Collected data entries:
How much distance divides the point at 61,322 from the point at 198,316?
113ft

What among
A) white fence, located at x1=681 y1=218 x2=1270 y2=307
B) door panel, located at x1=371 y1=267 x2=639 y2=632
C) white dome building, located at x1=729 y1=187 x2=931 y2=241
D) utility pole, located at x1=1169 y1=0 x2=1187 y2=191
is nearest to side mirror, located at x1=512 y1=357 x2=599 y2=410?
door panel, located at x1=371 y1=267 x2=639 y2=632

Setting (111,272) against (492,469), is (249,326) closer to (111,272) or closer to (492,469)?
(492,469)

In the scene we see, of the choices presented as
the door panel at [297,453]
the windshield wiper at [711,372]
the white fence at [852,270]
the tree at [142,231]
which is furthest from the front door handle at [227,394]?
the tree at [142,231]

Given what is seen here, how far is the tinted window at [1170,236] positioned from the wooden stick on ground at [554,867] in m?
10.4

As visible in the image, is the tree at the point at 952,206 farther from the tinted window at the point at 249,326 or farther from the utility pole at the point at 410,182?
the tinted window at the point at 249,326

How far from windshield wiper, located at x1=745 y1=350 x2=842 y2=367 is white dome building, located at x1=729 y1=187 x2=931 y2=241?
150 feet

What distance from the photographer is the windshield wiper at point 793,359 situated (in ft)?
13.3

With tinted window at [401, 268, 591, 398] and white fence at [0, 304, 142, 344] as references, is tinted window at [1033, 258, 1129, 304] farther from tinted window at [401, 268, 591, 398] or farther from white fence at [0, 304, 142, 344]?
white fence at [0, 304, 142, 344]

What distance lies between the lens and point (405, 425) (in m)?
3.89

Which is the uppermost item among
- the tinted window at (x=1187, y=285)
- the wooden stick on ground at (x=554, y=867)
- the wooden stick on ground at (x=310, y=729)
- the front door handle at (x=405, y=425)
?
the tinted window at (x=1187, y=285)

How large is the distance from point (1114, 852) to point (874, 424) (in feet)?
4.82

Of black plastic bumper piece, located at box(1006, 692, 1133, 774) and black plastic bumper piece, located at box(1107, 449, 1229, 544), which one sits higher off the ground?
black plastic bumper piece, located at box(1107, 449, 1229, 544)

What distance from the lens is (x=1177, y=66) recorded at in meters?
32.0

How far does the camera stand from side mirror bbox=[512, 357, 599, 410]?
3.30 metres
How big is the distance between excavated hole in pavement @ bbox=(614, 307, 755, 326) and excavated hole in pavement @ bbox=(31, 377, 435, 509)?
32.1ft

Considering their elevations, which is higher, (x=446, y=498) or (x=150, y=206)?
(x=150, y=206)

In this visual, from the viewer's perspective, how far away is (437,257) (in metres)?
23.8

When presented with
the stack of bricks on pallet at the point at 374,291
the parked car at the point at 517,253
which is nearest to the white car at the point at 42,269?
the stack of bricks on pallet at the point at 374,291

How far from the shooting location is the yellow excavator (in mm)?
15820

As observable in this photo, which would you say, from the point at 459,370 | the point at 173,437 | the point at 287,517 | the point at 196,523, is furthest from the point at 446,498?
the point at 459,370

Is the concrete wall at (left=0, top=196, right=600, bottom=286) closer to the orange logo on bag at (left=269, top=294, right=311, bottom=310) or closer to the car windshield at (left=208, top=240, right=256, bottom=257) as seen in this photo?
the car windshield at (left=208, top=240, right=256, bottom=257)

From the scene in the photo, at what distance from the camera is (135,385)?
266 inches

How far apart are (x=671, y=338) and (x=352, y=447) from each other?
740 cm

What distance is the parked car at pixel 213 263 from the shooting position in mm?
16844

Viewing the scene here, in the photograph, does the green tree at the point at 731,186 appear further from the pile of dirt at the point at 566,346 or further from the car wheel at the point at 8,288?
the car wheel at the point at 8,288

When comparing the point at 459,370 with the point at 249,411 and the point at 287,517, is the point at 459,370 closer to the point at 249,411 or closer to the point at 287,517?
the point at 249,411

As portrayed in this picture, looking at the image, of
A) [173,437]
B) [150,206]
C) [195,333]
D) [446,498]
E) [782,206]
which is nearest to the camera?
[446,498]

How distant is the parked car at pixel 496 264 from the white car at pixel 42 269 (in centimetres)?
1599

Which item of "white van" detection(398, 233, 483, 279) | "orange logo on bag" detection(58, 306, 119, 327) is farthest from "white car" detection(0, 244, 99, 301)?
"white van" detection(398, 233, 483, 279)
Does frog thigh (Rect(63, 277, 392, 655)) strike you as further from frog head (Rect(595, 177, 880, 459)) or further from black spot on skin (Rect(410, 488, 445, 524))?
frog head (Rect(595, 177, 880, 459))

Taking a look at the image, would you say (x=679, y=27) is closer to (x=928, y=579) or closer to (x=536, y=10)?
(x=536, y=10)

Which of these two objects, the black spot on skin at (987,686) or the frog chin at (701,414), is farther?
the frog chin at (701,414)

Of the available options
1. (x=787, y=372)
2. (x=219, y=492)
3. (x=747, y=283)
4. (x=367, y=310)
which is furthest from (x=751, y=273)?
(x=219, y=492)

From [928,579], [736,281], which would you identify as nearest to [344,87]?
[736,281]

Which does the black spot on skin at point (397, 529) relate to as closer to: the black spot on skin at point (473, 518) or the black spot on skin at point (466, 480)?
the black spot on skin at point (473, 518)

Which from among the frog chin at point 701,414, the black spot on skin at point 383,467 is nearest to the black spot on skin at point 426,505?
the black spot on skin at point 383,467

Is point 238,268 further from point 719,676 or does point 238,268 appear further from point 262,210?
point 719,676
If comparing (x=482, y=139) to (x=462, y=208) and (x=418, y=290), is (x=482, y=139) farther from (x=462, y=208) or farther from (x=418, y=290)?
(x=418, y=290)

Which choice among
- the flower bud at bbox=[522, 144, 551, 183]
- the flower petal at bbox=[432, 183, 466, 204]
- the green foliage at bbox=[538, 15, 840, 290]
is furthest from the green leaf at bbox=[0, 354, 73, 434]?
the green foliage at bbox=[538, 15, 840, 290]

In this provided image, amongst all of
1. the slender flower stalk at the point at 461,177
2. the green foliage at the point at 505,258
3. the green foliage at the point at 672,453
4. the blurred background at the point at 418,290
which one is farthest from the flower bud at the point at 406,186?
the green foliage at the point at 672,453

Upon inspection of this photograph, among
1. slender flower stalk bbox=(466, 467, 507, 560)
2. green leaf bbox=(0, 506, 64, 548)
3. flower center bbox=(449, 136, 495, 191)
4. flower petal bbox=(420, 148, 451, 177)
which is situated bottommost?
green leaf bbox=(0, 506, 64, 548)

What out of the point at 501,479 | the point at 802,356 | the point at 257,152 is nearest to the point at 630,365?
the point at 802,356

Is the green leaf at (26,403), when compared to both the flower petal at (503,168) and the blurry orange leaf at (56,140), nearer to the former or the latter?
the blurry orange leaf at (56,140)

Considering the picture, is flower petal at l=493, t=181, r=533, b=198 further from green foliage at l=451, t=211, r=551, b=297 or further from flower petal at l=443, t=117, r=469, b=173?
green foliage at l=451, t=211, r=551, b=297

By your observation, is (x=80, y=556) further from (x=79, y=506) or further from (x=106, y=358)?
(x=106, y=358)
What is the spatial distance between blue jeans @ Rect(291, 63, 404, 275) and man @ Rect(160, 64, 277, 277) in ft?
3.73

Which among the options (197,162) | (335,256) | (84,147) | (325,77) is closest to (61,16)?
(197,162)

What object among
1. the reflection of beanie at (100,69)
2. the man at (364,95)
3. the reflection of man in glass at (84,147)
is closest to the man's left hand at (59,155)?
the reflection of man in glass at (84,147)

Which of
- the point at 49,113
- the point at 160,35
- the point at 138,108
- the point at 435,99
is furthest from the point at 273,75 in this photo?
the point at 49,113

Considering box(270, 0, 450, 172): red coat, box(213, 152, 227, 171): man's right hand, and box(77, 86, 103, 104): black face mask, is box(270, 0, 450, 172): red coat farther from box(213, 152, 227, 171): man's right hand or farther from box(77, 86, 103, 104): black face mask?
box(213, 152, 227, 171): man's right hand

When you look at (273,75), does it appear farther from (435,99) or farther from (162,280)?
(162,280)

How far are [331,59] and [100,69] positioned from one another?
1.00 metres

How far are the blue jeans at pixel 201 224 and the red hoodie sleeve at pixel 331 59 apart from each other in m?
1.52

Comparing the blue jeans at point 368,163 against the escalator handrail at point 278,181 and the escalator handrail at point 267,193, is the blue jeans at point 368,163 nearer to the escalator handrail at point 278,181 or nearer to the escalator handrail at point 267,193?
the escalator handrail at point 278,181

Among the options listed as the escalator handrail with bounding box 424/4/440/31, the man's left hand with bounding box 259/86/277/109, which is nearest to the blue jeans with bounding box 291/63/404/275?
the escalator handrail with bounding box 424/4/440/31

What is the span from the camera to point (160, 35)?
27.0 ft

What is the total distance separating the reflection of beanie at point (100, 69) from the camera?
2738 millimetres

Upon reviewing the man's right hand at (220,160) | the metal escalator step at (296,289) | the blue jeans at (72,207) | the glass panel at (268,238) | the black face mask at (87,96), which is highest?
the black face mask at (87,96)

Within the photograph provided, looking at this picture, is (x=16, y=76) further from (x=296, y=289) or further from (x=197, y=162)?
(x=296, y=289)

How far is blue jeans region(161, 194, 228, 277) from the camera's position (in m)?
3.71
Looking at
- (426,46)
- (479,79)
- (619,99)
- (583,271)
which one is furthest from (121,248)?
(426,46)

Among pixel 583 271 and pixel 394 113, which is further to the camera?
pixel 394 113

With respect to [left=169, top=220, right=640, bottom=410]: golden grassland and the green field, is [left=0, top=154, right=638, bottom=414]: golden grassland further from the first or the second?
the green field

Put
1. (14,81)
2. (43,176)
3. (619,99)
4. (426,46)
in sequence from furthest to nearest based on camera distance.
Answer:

§ TASK BRIEF:
Report only the number of lines above that contain the string "wheel". Matching is case-sensitive.

§ THE SOLUTION:
2